## Las tareas
1. Reproduzca con exactitud el tramo del artículo sobre los derechos humanos en México que va desde “La señora de” hasta “derechos humanos.”.
2. Prosiga el artículo sobre los derechos humanos en México a partir del punto en que termina.

MÉXICO,
DF (Proceso).- Durante varias semanas, Isabel Miranda de Wallace y
otros comentaristas atacaron a Emilio Álvarez Icaza. Aparto las inquinas
personales tras la embestida para reflexionar acerca de lo que pasa en
el ámbito de los derechos humanos, el baluarte de civilidad por
excelencia.
Todo inició con una entrevista publicada en Proceso
el 19 de septiembre. Poco antes de la llegada a México de los
consejeros de la Comisión Interamericana de Derechos Humanos (CIDH),
José Gil entrevistó a su secretario ejecutivo. En esa ocasión, Álvarez Icaza sembró dos tesis: México padece una “crisis de derechos humanos” y las “instituciones han estado muy por debajo del desafío”.
Sus palabras despertaron críticas iracundas. Carlos Alazraki
lo calificó de tipo “nefasto y amargado”; Ricardo Alemán de mentiroso, e
Isabel Miranda de Wallace de corrupto. Me centro en ella porque en su
trayectoria ha recibido censuras y reconocimientos (en 2010, la Comisión
Nacional de los Derechos Humanos, CNDH, le otorgó el Premio Nacional de
Derechos Humanos).
La señora de Wallace criticó a Álvarez Icaza
por: 1) violar la prohibición impuesta por la OEA (Organización de
Estados Americanos) a su personal para opinar acerca de asuntos de su
país de origen; 2) incurrir en conflictos de interés por su relación con
personas e instituciones que llevan casos ante la CIDH, y 3) por sus
torvos motivos: según la señora Miranda de Wallace, Álvarez Icaza busca
“un cargo político” para “regresar[se] a México”. Con esa base, lo acusó
de “corrupción”. La primera condena tiene sustento, pero las otras
acusaciones son infamias indignas de quien ha izado la bandera de los
derechos humanos.
Miranda de Wallace evade lo fundamental: ¿Hay
una crisis generalizada de derechos humanos? ¿Han estado las
instituciones a la altura? Respondo con antecedentes. Durante décadas,
el gobierno mexicano fue alcahueteado por los poderosos del mundo,
quienes se callaban o lo alababan. Por ejemplo, en 2012 el embajador de
Estados Unidos, Anthony Wayne, felicitó “al gobierno mexicano” por sus
progresos en la “defensa de los derechos humanos” (El Universal, 10 de
diciembre de 2012).

Entradas extraídas de una colección:
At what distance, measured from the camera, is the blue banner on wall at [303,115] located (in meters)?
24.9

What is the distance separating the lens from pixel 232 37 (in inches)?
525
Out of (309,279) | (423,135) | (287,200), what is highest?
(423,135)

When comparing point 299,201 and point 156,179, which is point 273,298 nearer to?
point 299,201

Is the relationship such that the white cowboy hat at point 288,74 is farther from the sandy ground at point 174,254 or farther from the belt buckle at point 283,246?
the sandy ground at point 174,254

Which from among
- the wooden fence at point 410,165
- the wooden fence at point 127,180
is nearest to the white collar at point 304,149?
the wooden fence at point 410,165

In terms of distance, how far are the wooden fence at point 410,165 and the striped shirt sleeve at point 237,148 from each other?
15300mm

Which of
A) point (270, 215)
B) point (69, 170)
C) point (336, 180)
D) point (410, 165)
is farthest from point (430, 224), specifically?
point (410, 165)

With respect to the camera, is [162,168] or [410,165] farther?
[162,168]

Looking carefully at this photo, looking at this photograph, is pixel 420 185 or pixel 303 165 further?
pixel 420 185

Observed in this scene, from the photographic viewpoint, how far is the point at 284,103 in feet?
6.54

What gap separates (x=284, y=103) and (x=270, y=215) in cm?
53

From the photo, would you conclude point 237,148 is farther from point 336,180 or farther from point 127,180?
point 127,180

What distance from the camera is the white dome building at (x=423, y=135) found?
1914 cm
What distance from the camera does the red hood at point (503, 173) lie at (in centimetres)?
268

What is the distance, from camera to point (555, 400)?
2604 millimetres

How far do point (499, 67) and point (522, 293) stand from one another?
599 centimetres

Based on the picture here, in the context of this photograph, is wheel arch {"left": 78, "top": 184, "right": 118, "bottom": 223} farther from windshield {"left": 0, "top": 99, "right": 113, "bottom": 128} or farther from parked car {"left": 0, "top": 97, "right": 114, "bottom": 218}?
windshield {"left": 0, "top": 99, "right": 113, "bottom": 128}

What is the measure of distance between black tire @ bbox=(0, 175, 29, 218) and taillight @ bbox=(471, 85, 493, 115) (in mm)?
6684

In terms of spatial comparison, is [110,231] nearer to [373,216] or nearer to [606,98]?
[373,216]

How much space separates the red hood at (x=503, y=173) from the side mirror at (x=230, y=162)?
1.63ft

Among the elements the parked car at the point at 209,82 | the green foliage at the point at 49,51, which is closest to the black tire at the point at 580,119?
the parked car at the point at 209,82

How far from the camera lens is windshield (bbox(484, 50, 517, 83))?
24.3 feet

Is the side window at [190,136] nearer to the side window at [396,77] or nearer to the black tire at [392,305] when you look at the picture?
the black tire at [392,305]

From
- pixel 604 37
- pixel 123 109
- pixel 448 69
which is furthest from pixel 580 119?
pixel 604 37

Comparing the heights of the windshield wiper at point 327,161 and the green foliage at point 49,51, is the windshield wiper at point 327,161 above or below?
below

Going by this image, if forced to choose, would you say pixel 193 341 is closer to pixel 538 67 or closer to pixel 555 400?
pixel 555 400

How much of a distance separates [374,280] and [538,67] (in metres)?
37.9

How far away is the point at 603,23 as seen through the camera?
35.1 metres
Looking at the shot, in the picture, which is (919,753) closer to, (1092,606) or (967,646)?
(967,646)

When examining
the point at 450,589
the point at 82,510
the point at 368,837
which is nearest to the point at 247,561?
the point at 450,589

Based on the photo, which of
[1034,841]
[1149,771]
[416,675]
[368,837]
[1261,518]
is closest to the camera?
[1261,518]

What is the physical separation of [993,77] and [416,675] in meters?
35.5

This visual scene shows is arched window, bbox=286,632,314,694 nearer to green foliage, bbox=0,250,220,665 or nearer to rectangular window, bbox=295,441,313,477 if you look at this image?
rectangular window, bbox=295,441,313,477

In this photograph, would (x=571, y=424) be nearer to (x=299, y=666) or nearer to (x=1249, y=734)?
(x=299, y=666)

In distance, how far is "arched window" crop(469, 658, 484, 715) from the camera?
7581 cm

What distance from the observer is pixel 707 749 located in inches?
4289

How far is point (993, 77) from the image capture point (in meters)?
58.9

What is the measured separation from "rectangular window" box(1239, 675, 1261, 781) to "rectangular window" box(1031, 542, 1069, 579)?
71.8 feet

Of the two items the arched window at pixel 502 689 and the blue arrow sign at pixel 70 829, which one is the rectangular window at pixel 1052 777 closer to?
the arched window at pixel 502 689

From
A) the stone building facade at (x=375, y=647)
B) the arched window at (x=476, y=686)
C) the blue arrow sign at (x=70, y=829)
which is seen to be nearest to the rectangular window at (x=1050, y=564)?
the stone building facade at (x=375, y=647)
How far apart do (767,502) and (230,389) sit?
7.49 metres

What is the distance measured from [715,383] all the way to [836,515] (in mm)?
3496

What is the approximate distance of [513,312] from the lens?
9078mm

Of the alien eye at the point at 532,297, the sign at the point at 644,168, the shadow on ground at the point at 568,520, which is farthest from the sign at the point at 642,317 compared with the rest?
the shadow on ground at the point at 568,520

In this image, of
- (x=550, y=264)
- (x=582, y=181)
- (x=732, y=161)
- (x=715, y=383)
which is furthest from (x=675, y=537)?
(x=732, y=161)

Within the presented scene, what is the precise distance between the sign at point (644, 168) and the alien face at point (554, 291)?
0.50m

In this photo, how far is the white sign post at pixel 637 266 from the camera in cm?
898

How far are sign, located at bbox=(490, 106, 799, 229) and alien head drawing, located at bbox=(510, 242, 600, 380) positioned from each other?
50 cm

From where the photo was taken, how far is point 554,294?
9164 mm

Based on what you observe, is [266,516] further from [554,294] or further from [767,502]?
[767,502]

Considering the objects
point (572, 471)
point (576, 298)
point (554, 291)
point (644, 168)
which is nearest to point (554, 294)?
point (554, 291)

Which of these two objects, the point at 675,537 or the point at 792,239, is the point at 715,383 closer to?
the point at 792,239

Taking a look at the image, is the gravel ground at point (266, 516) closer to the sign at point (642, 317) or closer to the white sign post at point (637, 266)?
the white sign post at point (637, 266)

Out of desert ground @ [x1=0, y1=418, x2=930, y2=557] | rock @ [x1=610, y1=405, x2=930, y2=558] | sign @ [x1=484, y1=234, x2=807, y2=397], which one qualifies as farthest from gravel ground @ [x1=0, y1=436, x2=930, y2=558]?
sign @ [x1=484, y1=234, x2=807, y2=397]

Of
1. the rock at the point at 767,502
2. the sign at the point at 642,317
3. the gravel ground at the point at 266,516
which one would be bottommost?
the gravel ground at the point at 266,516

## Respuestas por tarea
1.
La señora de Wallace criticó a Álvarez Icaza
por: 1) violar la prohibición impuesta por la OEA (Organización de
Estados Americanos) a su personal para opinar acerca de asuntos de su
país de origen; 2) incurrir en conflictos de interés por su relación con
personas e instituciones que llevan casos ante la CIDH, y 3) por sus
torvos motivos: según la señora Miranda de Wallace, Álvarez Icaza busca
“un cargo político” para “regresar[se] a México”. Con esa base, lo acusó
de “corrupción”. La primera condena tiene sustento, pero las otras
acusaciones son infamias indignas de quien ha izado la bandera de los
derechos humanos.

2.
La complacencia se diluyó a partir de abril
de 2014, cuando Christof Heyns, “relator especial de las Naciones Unidas
sobre las ejecuciones extrajudiciales, sumarias o arbitrarias”, sostuvo
que “el derecho a la vida esta[ba] seriamente amenazado en México”.
Estas ideas han seguido repitiéndose en los informes de los relatores y
las misiones que llegan en tropel a nuestro país. En suma, Álvarez Icaza
sólo reiteró el consenso internacional.
Por su parte, el
gobierno de Peña Nieto se siente maltratado por las críticas que llegan
de fuera. Acepta que hay problemas, pero rechaza lo de “generalizados”.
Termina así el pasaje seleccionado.